Objectives
1 - From the blended learning article, list every figure it gives for the faculty training and course work at the American University in Cairo, with what each figure counts.
2 - Pick up the blended learning article after its last sentence and continue it.

Page text
* * * * *

Egypt’s Universities Open Up to Blended Learning
Egypt’s new academic year, which has just begun, has a new feature, with universities enrolling students in academic programs based on blended learning for the first time.
One high-profile example of this approach, in which students learn through a combination of traditional classroom lectures and online courses, can be seen at the American University in Cairo.
The university has started a program in which students will earn credits toward a master’s degree by completing a series of online courses. These “MicroMasters” online courses are provided by the Massachusetts Institute of Technology, in collaboration with the Abdulla Al Ghurair Foundation for Education.
“Blended learning and online learning are two major steps toward increasing students’ access to education, not only in student numbers but also by increasing the choices available for students in meeting their different needs and circumstances,” said Maysa Jalbout, chief executive of the Al Ghurair Foundation. (See two related articles: “A Second Chance for Many Arab Students” and “Building on Experience with Digital Education for Refugees.”)
The program seeks to develop and support high-quality online education in the Arab world, said Mona Said, an associate professor and chair of the department of economics at the American University in Cairo’s School of Business.
“The program is serious and promising,” she said, “especially since the online courses are offered by an established education institution, which gives the program strength and reliability.”
To date, the American University in Cairo has trained 68 faculty members to offer blended-learning courses. The university has designed and presented four courses and is designing 15 new courses based on blended-learning curricula.

* * * * *

Entries supplied
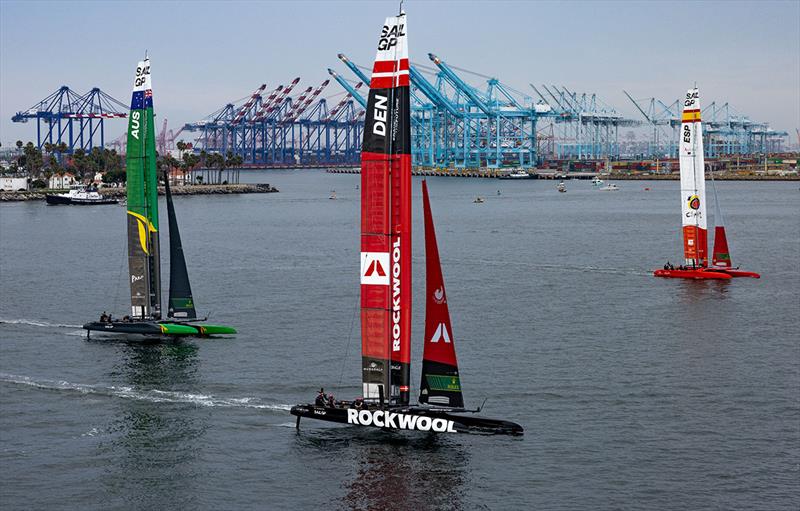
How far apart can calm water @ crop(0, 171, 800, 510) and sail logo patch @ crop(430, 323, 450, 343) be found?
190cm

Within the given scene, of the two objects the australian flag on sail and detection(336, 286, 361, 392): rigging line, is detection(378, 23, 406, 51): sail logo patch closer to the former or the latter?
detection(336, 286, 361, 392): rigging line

* * * * *

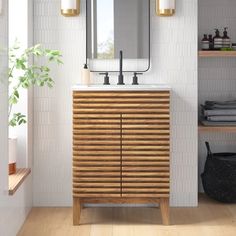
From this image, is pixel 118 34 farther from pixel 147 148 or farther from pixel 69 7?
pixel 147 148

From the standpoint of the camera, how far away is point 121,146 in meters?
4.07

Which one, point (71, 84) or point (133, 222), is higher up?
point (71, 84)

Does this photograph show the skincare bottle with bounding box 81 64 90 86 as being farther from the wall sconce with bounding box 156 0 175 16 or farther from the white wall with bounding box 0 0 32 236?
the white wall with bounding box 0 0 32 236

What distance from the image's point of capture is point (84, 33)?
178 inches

* * * * *

Responses to the exercise
1 -
- 68: faculty members trained to offer blended-learning courses
- four: courses designed and presented
- 15: new courses being designed based on blended-learning curricula

2 -
Krishna Rajagopal, the dean for digital learning at the Massachusetts Institute of Technology, believes that working with the American University in Cairo will contribute to the educational and professional advancement of many students who would not have had the opportunity to obtain a master’s degree before.
“Blended learning offers great access to information and ensures the best in terms of development cost and time,” he said.
Blended learning is widespread in some Western countries, but it faces challenges in the Arab region. Many Arab countries do not recognize credentials earned through online-education providers and lack laws for regulating online education and laying the foundation for its adoption. (See a related article, “Distance Education—Banned in Bahrain.”)
Hence, the American University in Cairo’s program is particularly important as it is appears to be the first program in the region to adopt blended learning that is both internationally accredited and locally accepted.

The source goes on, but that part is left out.